[Proposal] Guide to adding new models
Proposal
To have a guide/support document for adding support for a new model in the library
Motivation
Lower the barrier for getting into mechanistic interpretability. Though the current list of supported models is large, it does not support a lot of the newer models, which prevents messing around with a lot of such models.
Pitch
I could only find a small piece on the documentation site which briefly described adding new models in the Roadmap over here → here
I am quite new to using Hooks, I may be able to add support for some models that I and my lab are currently planning to use, but most of it will require some handholding.
Alternatives
I am open to any new suggestions. Would this be something that you be interested in? @neelnanda-io
Checklist
- [X] I have checked that there is no similar issue in the repo (required)

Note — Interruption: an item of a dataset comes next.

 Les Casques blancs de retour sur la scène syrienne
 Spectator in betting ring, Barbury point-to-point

I think this would be cool to exist! I unfortunately don't have capacity to make this myself. Looking at past PRs to eg add LLaMA or Gemma should give some idea
On Thu, 26 Sept 2024 at 03:19, Deven Mistry @.***> wrote:
Proposal
To have a guide/support document for adding support for a new model in the library Motivation
Lower the barrier for getting into mechanistic interpretability. Though the current list of supported models is large, it does not support a lot of the newer models, which prevents messing around with a lot of such models. Pitch
I could only find a small piece on the documentation site which briefly described adding new models in the Roadmap over here → here https://transformerlensorg.github.io/TransformerLens/content/news/release-2.0.html#streamlining-adding-new-models
image.png (view on web) https://github.com/user-attachments/assets/09a7a6d0-b39a-4472-9808-9d9fc431c692
I am quite new to using Hooks, I may be able to add support for some models that I and my lab are currently planning to use, but most of it will require some handholding. Alternatives
I am open to any new suggestions. Would this be something that you be interested in? @neelnanda-io https://github.com/neelnanda-io Checklist
- I have checked that there is no similar issue https://github.com/TransformerLensOrg/Transformerlens/issues in the repo (required)

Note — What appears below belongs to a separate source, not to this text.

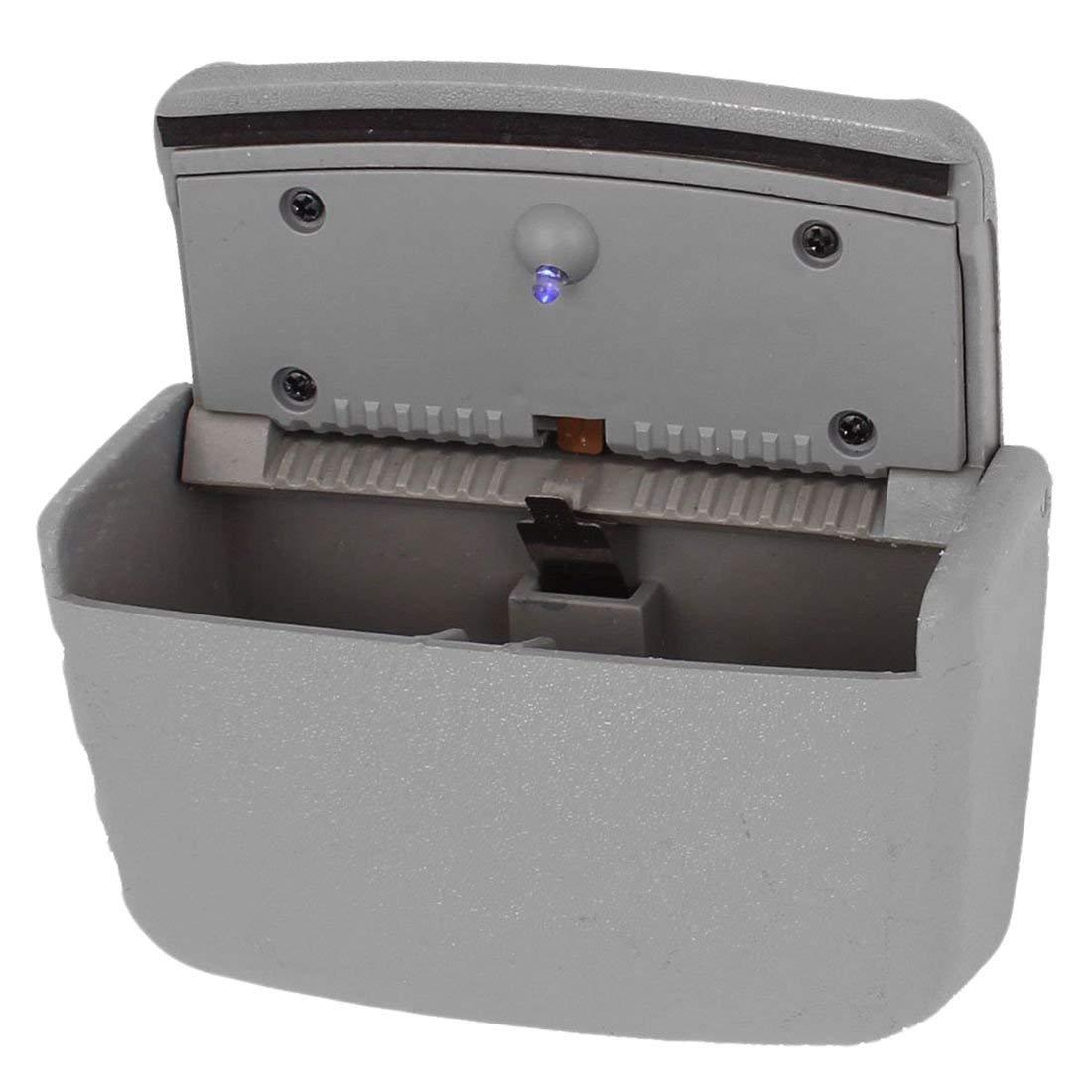 SODIAL Graue Kunststoff KFZ Aschenbecher rauchfrei rechteckig R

— Reply to this email directly, view it on GitHub https://github.com/TransformerLensOrg/TransformerLens/issues/729, or unsubscribe https://github.com/notifications/unsubscribe-auth/ASRPNKKYONB37TXIYIFCPKLZYNVM5AVCNFSM6AAAAABO36J55GVHI2DSMVQWIX3LMV43ASLTON2WKOZSGU2DSMZTGIYDAMQ . You are receiving this because you were mentioned.Message ID: @.***>
@deven367 It's in the pipeline at the moment. I am in the middle of going through a few key pieces of model compatibility, and I have been hesitant on putting together a guide on how to do it today when a couple key steps are going to either be added or change relatively quickly. If you want to meet to discuss how to do it in the time being, I am happy to do so. LLaMA 3.1 would be on the simpler side to add right now, and I can go through the more complicated process after that.
@bryce13950 I feel that would be nice, I am open to discussing this.
Someone opened a PR last night for LLaMA 3.1, but I am sure we can find one for you to add. Is there a specific model you are interested in? Are you on the Slack channel?
Hey @bryce13950, our lab is specifically interested in models having learnable positional encoding. So, if I possible, I would first like to start with Bart and then try to see Mamba (as its a model that doesn't use attention)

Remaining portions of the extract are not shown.